Hayatimdegisti.com kişisel gelişim ritmotrans telkinli Cd'leri (http://www.hayatimdegisti.com/forum/index.php)
-   Sözlük (http://www.hayatimdegisti.com/forum/forumdisplay.php?f=495)
-   -   doğuda askerlik yapmak (http://www.hayatimdegisti.com/forum/showthread.php?t=193073)

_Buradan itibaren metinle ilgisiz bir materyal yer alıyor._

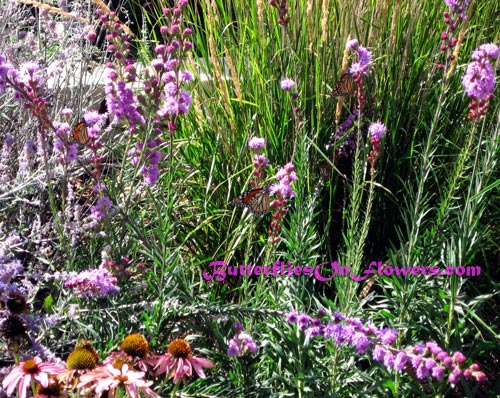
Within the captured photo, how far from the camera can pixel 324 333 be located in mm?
2576

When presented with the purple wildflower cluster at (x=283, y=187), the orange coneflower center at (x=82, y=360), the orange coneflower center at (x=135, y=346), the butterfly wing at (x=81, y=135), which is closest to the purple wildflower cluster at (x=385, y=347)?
the purple wildflower cluster at (x=283, y=187)

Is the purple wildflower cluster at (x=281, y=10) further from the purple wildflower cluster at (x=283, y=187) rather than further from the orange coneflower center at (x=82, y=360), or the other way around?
the orange coneflower center at (x=82, y=360)

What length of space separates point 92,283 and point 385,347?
3.24 ft

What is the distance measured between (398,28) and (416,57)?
0.59 ft

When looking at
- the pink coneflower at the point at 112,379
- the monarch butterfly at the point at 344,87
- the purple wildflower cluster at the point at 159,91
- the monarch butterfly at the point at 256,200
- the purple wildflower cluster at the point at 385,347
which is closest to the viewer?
the pink coneflower at the point at 112,379

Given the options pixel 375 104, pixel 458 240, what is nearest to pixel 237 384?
pixel 458 240

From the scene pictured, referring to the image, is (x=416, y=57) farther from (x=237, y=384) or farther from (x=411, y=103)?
(x=237, y=384)

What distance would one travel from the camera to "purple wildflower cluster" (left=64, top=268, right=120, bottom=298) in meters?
2.56

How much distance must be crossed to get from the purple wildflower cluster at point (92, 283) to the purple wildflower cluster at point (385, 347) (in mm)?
614

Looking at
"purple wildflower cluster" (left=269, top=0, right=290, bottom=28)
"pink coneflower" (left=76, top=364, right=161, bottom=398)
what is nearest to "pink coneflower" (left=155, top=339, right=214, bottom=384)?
"pink coneflower" (left=76, top=364, right=161, bottom=398)

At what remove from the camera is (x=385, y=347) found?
7.78 ft

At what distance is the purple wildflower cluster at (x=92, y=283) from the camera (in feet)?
8.41

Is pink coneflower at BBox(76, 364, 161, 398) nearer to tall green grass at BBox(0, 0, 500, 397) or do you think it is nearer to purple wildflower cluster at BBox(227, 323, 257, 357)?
purple wildflower cluster at BBox(227, 323, 257, 357)

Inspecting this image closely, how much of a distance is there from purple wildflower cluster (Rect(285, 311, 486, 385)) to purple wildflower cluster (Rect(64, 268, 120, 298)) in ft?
2.01
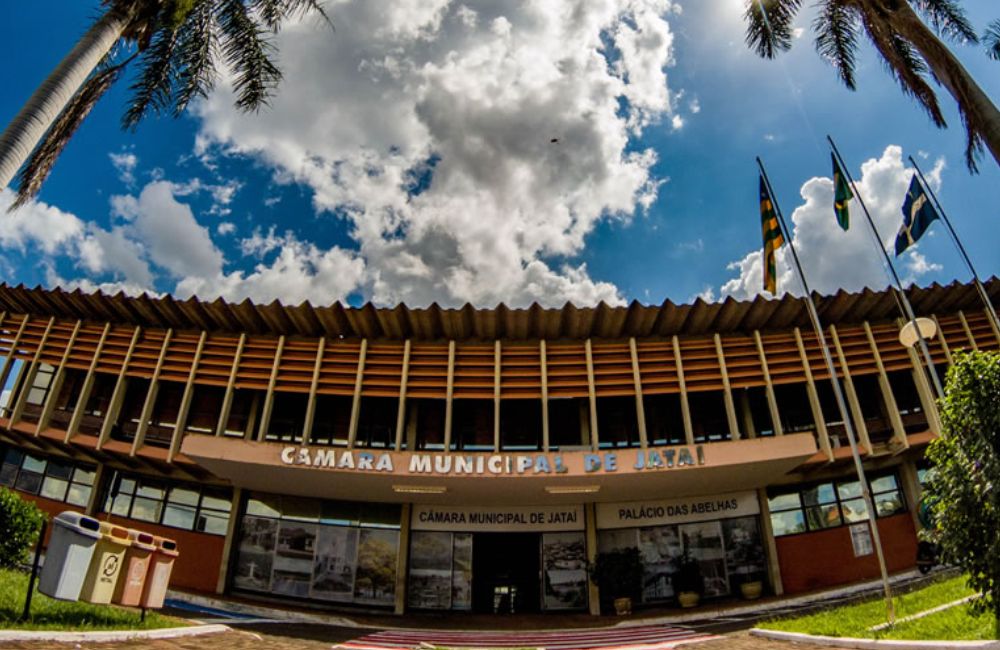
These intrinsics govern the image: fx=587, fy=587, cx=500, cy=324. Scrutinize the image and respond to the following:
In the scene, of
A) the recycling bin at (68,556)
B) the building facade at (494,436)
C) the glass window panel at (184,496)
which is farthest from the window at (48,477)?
the recycling bin at (68,556)

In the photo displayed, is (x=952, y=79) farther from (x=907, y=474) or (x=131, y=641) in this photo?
(x=131, y=641)

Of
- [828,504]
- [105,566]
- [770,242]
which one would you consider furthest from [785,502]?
[105,566]

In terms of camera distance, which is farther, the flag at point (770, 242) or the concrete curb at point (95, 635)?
the flag at point (770, 242)

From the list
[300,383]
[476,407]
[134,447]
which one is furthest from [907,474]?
[134,447]

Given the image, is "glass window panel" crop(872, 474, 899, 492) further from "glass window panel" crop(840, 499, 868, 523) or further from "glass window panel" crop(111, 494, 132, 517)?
"glass window panel" crop(111, 494, 132, 517)

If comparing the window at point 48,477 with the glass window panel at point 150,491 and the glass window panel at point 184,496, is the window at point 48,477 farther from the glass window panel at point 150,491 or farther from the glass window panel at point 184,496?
the glass window panel at point 184,496

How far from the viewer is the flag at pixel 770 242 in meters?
14.6

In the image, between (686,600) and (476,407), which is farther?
(476,407)

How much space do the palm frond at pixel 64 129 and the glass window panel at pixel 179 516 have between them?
11.2 m

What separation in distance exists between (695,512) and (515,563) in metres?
5.85

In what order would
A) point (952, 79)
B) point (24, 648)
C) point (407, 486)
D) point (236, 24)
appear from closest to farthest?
point (24, 648), point (952, 79), point (236, 24), point (407, 486)

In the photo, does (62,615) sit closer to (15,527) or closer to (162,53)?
(15,527)

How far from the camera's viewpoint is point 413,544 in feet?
60.1

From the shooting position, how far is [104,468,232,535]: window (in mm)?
18719
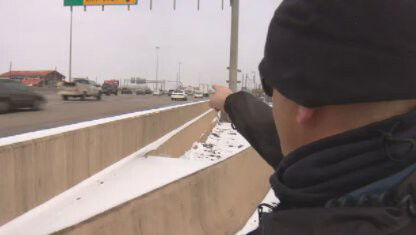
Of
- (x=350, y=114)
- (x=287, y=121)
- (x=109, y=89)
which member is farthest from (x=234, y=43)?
(x=109, y=89)

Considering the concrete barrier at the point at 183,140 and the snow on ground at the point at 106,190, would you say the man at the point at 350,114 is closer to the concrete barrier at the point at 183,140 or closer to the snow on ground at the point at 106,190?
the snow on ground at the point at 106,190

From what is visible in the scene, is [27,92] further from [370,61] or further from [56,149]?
[370,61]

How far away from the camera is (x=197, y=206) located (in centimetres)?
562

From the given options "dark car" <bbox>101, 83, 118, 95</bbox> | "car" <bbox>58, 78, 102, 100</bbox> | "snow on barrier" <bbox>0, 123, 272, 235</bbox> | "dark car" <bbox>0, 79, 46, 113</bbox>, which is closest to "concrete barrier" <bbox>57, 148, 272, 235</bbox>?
"snow on barrier" <bbox>0, 123, 272, 235</bbox>

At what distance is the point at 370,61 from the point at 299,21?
193 mm

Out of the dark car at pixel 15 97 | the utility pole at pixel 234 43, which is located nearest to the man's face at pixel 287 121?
the utility pole at pixel 234 43

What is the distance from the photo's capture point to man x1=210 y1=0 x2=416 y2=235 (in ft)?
3.49

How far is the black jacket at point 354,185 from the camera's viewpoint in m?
1.02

bluemoon24 13-01-2009 05:07 PM

doğuda askerlik yapmak
 
bahar ve yaz aylarını hiç çiçek görmeden geçirmek,

yürüdüğünüz kilometrelerce yolda

kahverengiden başka bir renge rastlamamak,

şiddetle ege'nin taşını, toprağını, denizini özlemektir...

başım gözüm üstüne kalıbına hayran olmak

aslında en önemlisi, öteki türkiye'yi bizzat yerinde gözlemlemektir.

askerliği bitirip geri döndükten sonra insanın

hayata bambaşka gözlerle bakmasıdır.

doğu'da öğretmenlik, doktorluk, hemşirelik vs. yapmak

gibi türevleri de mevcuttur.

bıraktığın hiç bir şeyi yerinde bulamamana rağmen, sağ salim döndüğüne şükretmek demektir. ziyaretçinin gelmeyeceğini bile bile bir ziyaretçi beklemek, gecenin bir vaktinde alarm sesi ile uyanmak, sabaha kadar uykusuz kalmaktır.



seni sevenlerin seni merak ettiğini bilmek, nasıl gidiyor sorularına '' sıkıcı, bütün gün yatıyoruz, merak etmeyin burası çok rahat '' diye cevap vermektir.



yağan karın 10 gün boyunca hiç durmadığını görmek, -19 derecede sabah sporu ve o karın ortasında atış talimi yapmaktır.



umut etmek ,o atmosferden dolayımıdır bilinmez sürekli hayal kurmaktır.oradaki 1 günün 1 sene gibi gelmesi, bazen açılan bir taciz ateşi, bazen patlayan bomba, bazen de alınan bir istihbarat dolayısıyla 4 ay boyunca çarşıya çıkamamaktır. çıktığın çarşının hiç bi boka benzememesi ve orada yabancı olduğunu insanların bakışlarından hissetmendir.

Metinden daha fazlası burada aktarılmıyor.